Tuesday, April 3, 2012

THE WOLF MAN (1941)


Country: U.S.A.
Genre(s): Horror
Director: George Waggner
Cast: Lon Chaney Jr. / Claude Rains / Ralph Bellamy

Plot
Larry Talbot returns to his ancestral home only to be attacked by a werewolf and therefore cursed to become one himself.  While others investigate the series of murders he leaves in his wake, Talbot tries to find a cure and save his loved ones from becoming his victims.


What I Liked
While “The Wolf Man” isn't at all frightening for a modern viewer, there is nonetheless an intriguing darkness to the visuals of the film.  The filmmakers make interesting use of shadows, having them cross through a frame at strange angles that chop the frame into obvious black and white partitions.  This effect appears most obviously in the interior scenes and scenes shot in the village.  The consistency must mean it was intentional, perhaps as a reflection of the “duality of man” theme that runs throughout the script.  The technique predates similar uses of shadow in the film noir genre that was still a few years down the road in 1941.

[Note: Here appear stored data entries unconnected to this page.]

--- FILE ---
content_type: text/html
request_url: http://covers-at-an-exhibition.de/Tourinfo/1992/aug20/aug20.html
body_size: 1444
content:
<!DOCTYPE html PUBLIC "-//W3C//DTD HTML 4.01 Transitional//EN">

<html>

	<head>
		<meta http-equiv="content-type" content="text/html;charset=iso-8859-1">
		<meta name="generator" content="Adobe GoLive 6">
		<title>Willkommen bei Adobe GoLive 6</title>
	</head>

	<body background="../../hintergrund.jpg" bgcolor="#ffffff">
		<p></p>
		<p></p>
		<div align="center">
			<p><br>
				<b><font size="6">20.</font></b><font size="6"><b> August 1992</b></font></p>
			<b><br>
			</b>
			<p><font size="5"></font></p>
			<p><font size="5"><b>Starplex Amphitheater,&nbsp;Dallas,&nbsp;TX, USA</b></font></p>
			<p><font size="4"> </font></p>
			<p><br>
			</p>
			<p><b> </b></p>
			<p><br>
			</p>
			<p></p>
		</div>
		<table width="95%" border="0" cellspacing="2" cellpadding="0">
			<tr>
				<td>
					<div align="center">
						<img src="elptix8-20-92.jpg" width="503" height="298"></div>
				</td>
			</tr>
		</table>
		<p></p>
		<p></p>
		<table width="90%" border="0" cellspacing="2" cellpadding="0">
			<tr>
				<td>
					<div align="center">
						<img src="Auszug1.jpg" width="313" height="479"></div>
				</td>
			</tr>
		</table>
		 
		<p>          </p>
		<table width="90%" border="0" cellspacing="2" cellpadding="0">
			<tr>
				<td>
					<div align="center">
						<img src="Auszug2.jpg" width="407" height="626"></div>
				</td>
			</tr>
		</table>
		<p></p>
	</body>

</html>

Also worth mentioning is the performance of Claude Rains in the role of Talbot's father.  While melodramatic overacting pervades much of the film, Rains' performance is low-key and much more realistic.  In my opinion his naturalism dominated the scenes he shared with the other actors and their more ham-fisted performances.


What I Didn't Like
As mentioned above, the acting through most of the film was over the top to the point of laughable.  Characters react to simply eerie or mildly disturbing events with sheer panic.  This doesn't make the scenes more frightening, only unbelievable and farcical.  Ultimately this leaves the movie feeling dated and at times goofy.


Most Memorable Scene
Outdoing even Claude Rains' performance, make-up artist Jack Pierce is the real source of this film's success.  Lon Chaney Jr.'s appearance when he is in full werewolf regalia proved so impressive it remains definitive seven decades later.  So the key scene here is of course the key scene in so many werewolf movies: the transformation.  Here the efforts of Pierce, Chaney, and director George Waggner come together to effect the very first on-screen transformation from man to werewolf.  We see only Chaney's feet as they slowly morph into bestial appendages, complete with hair and claws.  We then immediately cut to those wolf-like legs in action as the monster stalks the woods in search of his prey.  By today's standards, the change may seem pretty hokey but it was groundbreaking for its time and the biggest payoff (more so than the plot's intended climax) for the viewing audience.